In just this sense, “James Dewey Watson” is both a unique individual, endowed by nature with huge scientific talents, and a fortuitous historical trajectory among many institutions and the scientists who lived in them, notably including fine scientists less ambitious, abrasive, and competitive than he is. Lucky Jim, indeed. But if it’s true that science is such a social activity, then Watson has inadvertently made a strong argument for why combative individualism may not always be such a constructive pose. Watson is large; he contains contradictions.

Lucky Jim is also unexpectedly traditionalist, and even Romantic, Jim. Boring is a voiding of long-stored rheum at Harvard and its obstructionist ways: “F___ Harvard and f___ Pusey,” Watson puritanically recalls himself thinking when President Pusey called him back from an unapproved trip to California, and the wound of then-Faculty of Arts and Sciences dean Franklin L. Ford’s denial of a $1,000 raise after winning the Nobel Prize still festers more than 40 years on. Commenting on one of Harvard’s present-day scientific fault-lines, Watson rakes Larry Summers over the coals for what he sees as misguided infatuation with “translational” research and the commercializing impulses embodied in the “almost Soviet-style fantasy” of the plan for Allston science. For Watson, it’s the pure science of Divinity Avenue on which Harvard should concentrate its resources and which is the guardian of Harvard’s soul.
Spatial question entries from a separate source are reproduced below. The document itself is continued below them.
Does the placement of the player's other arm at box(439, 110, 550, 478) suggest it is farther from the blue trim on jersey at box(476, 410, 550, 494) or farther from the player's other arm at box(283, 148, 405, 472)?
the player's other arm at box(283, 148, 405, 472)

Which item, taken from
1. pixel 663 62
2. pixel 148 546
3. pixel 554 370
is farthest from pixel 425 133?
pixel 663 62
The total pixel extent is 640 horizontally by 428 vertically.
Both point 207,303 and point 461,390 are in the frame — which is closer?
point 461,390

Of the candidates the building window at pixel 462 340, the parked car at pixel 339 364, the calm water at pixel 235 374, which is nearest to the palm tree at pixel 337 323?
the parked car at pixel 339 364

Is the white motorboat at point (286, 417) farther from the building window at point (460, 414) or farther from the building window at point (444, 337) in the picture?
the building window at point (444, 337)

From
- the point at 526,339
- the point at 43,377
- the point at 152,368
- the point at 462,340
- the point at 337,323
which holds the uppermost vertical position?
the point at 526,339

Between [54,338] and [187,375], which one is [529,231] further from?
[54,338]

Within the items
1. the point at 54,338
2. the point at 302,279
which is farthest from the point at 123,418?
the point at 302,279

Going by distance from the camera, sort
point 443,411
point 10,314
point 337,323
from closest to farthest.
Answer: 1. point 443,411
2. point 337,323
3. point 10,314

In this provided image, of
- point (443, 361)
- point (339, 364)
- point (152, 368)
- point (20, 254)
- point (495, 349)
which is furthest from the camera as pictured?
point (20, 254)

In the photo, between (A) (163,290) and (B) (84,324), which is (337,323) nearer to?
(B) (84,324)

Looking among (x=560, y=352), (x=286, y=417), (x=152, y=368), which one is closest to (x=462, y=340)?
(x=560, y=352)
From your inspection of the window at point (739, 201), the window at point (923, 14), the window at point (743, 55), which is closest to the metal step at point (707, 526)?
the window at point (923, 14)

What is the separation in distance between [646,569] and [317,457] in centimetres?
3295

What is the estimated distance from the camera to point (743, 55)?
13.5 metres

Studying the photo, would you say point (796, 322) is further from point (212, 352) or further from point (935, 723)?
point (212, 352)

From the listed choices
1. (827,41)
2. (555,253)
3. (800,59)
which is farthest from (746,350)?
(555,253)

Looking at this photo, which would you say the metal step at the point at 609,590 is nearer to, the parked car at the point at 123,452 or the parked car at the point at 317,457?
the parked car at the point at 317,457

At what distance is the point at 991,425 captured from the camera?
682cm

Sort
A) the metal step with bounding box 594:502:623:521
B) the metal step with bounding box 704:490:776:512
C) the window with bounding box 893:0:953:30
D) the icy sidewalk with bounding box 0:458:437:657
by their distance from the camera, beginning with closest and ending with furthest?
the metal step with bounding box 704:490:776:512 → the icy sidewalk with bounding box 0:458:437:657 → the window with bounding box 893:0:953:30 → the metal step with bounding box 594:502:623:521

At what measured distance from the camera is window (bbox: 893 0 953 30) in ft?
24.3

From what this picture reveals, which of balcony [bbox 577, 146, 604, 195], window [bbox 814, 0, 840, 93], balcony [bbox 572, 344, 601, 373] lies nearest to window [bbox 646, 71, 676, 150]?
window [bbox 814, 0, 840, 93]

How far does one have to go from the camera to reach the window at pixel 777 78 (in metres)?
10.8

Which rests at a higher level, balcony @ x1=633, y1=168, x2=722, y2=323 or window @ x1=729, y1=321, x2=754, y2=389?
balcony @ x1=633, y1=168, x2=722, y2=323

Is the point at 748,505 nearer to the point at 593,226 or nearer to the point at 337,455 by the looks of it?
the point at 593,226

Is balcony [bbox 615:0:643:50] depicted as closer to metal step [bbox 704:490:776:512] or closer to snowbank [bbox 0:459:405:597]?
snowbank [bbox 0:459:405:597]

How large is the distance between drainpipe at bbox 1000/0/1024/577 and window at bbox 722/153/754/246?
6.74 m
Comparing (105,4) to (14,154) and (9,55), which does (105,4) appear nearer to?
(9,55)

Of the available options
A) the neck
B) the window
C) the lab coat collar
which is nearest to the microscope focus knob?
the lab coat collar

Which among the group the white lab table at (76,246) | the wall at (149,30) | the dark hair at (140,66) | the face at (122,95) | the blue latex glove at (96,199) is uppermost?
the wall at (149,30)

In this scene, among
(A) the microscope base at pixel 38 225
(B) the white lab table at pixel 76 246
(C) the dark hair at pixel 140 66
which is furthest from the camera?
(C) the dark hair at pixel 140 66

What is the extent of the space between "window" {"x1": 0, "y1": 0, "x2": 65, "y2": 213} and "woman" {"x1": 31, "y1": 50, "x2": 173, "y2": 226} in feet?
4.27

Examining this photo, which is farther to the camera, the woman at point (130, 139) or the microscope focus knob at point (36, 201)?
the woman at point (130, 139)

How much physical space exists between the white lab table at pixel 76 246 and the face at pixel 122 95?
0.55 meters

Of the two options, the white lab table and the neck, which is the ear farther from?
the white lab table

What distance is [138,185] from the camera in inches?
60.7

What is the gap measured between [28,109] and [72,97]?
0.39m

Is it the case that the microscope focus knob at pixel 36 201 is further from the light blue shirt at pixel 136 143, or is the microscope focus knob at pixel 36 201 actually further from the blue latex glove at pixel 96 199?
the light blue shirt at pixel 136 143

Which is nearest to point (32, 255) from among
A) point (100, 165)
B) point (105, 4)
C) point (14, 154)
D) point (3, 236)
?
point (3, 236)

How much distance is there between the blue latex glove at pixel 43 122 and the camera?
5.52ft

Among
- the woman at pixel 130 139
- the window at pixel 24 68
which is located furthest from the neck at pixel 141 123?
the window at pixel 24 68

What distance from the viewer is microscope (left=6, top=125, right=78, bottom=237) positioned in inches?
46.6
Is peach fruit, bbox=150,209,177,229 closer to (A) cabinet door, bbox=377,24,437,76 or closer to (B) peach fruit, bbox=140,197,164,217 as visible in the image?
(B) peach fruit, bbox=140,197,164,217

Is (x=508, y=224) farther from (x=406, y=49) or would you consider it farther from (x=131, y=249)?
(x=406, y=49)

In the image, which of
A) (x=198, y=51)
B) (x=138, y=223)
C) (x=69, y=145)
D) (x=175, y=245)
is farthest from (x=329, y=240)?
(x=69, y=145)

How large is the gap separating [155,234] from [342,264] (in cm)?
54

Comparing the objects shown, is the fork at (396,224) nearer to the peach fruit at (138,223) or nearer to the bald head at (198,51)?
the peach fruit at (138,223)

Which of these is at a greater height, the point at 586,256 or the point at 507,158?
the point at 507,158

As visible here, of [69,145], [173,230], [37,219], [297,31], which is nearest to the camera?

But as much as Boring is payback time for Harvard, it’s a love-song to the University of Chicago, where Watson was a bird-watching undergraduate, where he reveled in courses on literature, history, philosophy, and sociology, and where President Robert M. Hutchins presided over an institution and a curriculum designed to produce graduates capable of critical thought and morally compelled to use those critical capacities—damn the consequences. Chicago, unlike Harvard, was “virtually an officers’ training school for intellectuals,” and it was at Chicago, Watson recalls, that he “learned the need to be forthright and call crap crap.” It is not, however, a skill entirely unknown at Harvard.    


Steven Shapin is Ford professor of the history of science. He has written several books on the history of early modern science and his Science As a Vocation: Personal Virtue and Scientific Authority will be published by the University of Chicago Press next year.